Stated problem>
Turn the listing from the line containing "Is bridge railing, located" through the end of the listing, inclusive, into a Markdown table with the columns Row and Line. Put one nonblank line in each row and omit blank lines.

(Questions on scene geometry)
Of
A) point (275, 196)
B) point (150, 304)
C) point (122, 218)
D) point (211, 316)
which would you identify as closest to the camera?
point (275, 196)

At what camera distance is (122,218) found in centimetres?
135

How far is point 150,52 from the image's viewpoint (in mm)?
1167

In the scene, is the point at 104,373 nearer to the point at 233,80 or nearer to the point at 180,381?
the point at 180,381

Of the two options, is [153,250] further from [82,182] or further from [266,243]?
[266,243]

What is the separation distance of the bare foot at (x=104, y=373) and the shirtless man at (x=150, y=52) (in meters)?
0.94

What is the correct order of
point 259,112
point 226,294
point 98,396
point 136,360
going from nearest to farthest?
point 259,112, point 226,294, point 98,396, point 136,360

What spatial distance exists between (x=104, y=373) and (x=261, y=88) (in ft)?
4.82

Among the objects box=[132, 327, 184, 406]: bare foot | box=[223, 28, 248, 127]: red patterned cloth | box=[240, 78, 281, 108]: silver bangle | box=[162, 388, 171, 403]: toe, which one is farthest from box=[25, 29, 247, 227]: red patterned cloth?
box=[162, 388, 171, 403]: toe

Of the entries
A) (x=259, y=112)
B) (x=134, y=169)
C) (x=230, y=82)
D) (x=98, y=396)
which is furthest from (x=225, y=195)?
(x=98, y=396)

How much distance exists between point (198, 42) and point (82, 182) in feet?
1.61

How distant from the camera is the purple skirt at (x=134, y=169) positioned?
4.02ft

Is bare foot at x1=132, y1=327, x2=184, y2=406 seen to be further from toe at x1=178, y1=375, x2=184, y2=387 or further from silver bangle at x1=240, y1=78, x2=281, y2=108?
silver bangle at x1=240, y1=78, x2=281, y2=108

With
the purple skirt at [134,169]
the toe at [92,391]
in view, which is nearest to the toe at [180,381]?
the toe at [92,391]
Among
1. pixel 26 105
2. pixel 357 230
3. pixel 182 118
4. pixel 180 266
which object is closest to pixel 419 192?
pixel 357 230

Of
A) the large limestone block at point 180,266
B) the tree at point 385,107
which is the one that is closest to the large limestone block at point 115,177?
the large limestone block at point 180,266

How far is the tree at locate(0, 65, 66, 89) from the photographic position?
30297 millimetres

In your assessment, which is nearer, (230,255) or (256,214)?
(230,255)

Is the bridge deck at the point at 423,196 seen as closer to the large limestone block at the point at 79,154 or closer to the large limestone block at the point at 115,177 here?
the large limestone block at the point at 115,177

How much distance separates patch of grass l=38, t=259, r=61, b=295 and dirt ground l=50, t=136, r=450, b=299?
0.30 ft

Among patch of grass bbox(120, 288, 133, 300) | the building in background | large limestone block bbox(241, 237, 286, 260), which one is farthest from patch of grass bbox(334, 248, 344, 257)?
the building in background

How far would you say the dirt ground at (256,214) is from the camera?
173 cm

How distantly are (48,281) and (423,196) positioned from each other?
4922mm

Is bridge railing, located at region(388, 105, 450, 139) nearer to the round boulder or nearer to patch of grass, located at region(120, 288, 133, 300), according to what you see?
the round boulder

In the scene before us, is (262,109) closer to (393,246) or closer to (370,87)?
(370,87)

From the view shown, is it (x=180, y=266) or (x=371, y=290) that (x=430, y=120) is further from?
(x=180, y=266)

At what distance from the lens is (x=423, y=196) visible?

Result for this task>
| Row | Line |
|---|---|
| 1 | Is bridge railing, located at region(388, 105, 450, 139) nearer to the round boulder or nearer to patch of grass, located at region(120, 288, 133, 300), according to what you see? |
| 2 | the round boulder |
| 3 | In the scene before us, is (262,109) closer to (393,246) or closer to (370,87)? |
| 4 | (370,87) |
| 5 | From the view shown, is it (x=180, y=266) or (x=371, y=290) that (x=430, y=120) is further from? |
| 6 | (x=180, y=266) |
| 7 | At what distance from the lens is (x=423, y=196) visible? |